>> start Page text
What’s Working in the World

The Internet abounds with success stories and promising options, but searches for needed solutions too often yield results of uneven quality, lacking coherence and missing key questions. What is needed is a comprehensive and current knowledge base specifically for sharing stories from all quarters, and ideas, critiques, adaptations, traditions and for distilling from these stories essential information put into ubiquitously available and easily used formats. This is a knowledge base for those in the “movement without a name”—those who don’t yet even know they have “a million partners”—let alone have a way to share knowledge with them

To take but four examples from millions of change provoking stories: In San Francisco[7], in a neighborhood so dangerous even fire trucks would not go into it without a police escort, local leaders and police took a brief training derived from resilience psychology, called Health Realization. As the leaders’ insights and resulting changes in attitude, and behavior, penetrated the community, the homicide rate plummeted to zero and had stayed there for five years at the time of the report. In Senegal, women of Tostan[8], a literacy and self-improvement program, initiated village wide efforts to end female genital cutting which have led to a rapidly expanding, village to village grassroots effort that had in ten years led to its voluntary abandonment by fully half of the practicing population.
>> end Page text
>> start Information shown
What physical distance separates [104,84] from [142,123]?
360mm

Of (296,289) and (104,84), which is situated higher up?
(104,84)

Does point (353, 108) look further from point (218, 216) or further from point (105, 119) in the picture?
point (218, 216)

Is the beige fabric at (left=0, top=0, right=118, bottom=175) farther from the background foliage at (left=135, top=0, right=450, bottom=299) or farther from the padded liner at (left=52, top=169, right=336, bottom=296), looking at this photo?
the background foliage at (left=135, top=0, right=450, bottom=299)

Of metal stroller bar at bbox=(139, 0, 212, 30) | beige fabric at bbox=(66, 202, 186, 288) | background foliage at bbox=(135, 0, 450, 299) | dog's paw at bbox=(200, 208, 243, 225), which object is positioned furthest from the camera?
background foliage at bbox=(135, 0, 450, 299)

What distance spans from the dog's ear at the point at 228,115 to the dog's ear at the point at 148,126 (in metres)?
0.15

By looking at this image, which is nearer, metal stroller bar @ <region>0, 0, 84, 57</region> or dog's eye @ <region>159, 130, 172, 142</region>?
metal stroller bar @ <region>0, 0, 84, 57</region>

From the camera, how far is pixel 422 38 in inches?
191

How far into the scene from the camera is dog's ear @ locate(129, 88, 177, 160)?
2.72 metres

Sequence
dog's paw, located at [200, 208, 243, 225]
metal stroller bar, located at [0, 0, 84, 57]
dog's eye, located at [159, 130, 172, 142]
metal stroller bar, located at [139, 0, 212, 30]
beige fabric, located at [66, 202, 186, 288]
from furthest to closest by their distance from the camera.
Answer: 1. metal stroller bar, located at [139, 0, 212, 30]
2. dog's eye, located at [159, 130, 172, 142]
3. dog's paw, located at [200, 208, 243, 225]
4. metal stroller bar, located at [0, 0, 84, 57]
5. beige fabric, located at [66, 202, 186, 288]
>> end Information shown
Tasks to carry out:
**1)** Answer these questions using the passage on what's working in the world:
(a) What does the passage call the group of people who don't yet know they have "a million partners"?
(b) What was the name of the training that local leaders and police in San Francisco took?
(c) What kind of program does the passage say Tostan is?
**2)** Please list everything the passage on what's working in the world says the knowledge base is meant to share.
**3)** Write the next part of the passage on what's working in the world, starting after its final sentence.

Expected answers:
**1)**
(a) The "movement without a name"
(b) Health Realization
(c) A literacy and self-improvement program

**2)** Stories from all quarters, ideas, critiques, adaptations, traditions

**3)**
In Nepal[9], 6000 village banks have been started, by village women who learned accounting, banking, and small business management as part of learning to read—and did so entirely on their own money (with no loans from micro-finance organizations). The last 2000 of them did this entirely on their own initiative, in a process that had become self-replicating. In Gaviotas[10], in Colombia, millions of indigenous varieties of trees thought permanently lost, were spontaneously regenerated when the community planted non-native trees that turned out to create the very conditions that allowed the native trees to return.

Harvard’s business school was in recent years raising over a billion dollars just to develop new business case studies based on international examples. Where are the billion dollars to study what makes social systems succeed? Where are the distilled praxis, and fully developed case studies, of conflicts prevented or resolved, natural systems restored, violent neighborhoods made peaceful, and illiterate adults becoming successful inventors? It’s not that these stories of “positive deviance” don’t exist, it’s just that they have not been the sustained focus of our knowledge development, our college curriculum, or our popular culture.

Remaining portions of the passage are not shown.